D’un point de vue ergonomique, le travail réel « implique des compromis entre efficacité productive, place dans le groupe, préservation de soi et de sa santé (Caroli et Weill-Fassina, 2004) ». François Hubault (1996) s’intéresse à la performance sous l’angle de la résolution des conflits de logiques entre tache à réaliser et activité. Pour cet ergonome ce sont les négociations et les compromis internes aux opérateurs qui sont au cœur du travail réalisé :

« La tâche prescrite par un concepteur ou un supérieur correspond à la logique technico-organisationnelle. La tâche réelle correspond à la logique du vivant. La tâche réelle est une réinterprétation par l’opérateur de la tâche prescrite dans un processus de négociation interne prenant en compte les coûts de l’exécution de la tâche par l’opérateur (coûts physiques et psychiques), les contraintes de la situation, de l’opérateur et de la tâche, les gains pour la structure de travail et pour l’opérateur ».

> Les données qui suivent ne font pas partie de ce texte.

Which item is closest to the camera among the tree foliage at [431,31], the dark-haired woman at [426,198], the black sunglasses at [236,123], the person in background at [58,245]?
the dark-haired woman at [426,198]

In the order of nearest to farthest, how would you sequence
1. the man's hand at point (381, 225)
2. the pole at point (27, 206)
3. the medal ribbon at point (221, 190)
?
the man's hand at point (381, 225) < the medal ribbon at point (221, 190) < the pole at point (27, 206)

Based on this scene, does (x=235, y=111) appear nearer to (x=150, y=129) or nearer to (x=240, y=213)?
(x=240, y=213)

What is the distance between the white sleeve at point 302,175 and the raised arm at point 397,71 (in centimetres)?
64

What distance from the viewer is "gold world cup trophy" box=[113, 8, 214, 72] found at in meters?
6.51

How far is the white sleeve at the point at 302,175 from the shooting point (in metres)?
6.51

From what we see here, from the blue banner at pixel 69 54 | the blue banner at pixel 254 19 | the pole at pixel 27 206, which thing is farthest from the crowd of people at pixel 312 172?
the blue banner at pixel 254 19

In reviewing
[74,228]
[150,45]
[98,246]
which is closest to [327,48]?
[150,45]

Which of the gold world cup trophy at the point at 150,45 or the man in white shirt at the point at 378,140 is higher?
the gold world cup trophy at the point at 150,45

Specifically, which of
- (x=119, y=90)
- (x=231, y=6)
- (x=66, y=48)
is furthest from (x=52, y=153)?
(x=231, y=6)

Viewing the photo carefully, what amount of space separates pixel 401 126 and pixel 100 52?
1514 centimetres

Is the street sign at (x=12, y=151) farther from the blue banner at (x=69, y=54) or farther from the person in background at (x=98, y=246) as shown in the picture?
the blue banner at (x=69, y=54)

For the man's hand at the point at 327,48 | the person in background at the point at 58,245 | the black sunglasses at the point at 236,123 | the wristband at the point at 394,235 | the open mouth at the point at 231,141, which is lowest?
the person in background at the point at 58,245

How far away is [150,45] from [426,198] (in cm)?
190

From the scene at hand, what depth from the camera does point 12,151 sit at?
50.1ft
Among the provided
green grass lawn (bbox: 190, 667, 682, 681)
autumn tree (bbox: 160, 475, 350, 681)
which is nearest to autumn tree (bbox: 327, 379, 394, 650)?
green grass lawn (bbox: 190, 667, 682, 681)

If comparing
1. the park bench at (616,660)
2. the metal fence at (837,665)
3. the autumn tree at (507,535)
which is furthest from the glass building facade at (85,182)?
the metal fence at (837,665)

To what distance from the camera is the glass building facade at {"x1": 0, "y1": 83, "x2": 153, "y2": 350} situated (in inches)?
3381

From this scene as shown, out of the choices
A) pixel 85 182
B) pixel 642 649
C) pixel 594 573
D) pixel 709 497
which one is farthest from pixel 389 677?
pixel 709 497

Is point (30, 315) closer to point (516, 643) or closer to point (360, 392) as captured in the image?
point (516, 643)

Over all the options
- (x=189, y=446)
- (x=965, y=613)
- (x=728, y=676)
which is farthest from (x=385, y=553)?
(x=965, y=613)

La performance n’est pas réductible aux bénéfices du travail pour le donneur d’ordre ou pour l’opérateur. Elle inclut les processus de conflits et de compromis, les coûts humains cachés

La notion de performance, indissociable de celle de compromis, comme celle d’activité, de souffrance, de régulation et de dramaturgie de soi, retient que le travail n’est jamais ni pure exécution, ni simple engagement directement observable du corps, des processus cognitifs et des valeurs. Tous ces concepts recouvrent des processus internes, plus ou moins cachés, conscients ou non, de régulation, d’arbitrages et de décisions. Ces dynamiques internes (physiques, psychiques et sociales), aux prises avec les prescriptions et les ressources externes et indissociables d’elles, sont sous-jacentes à tous les comportements et à la performance finale. Nous allons les étudier en suivant.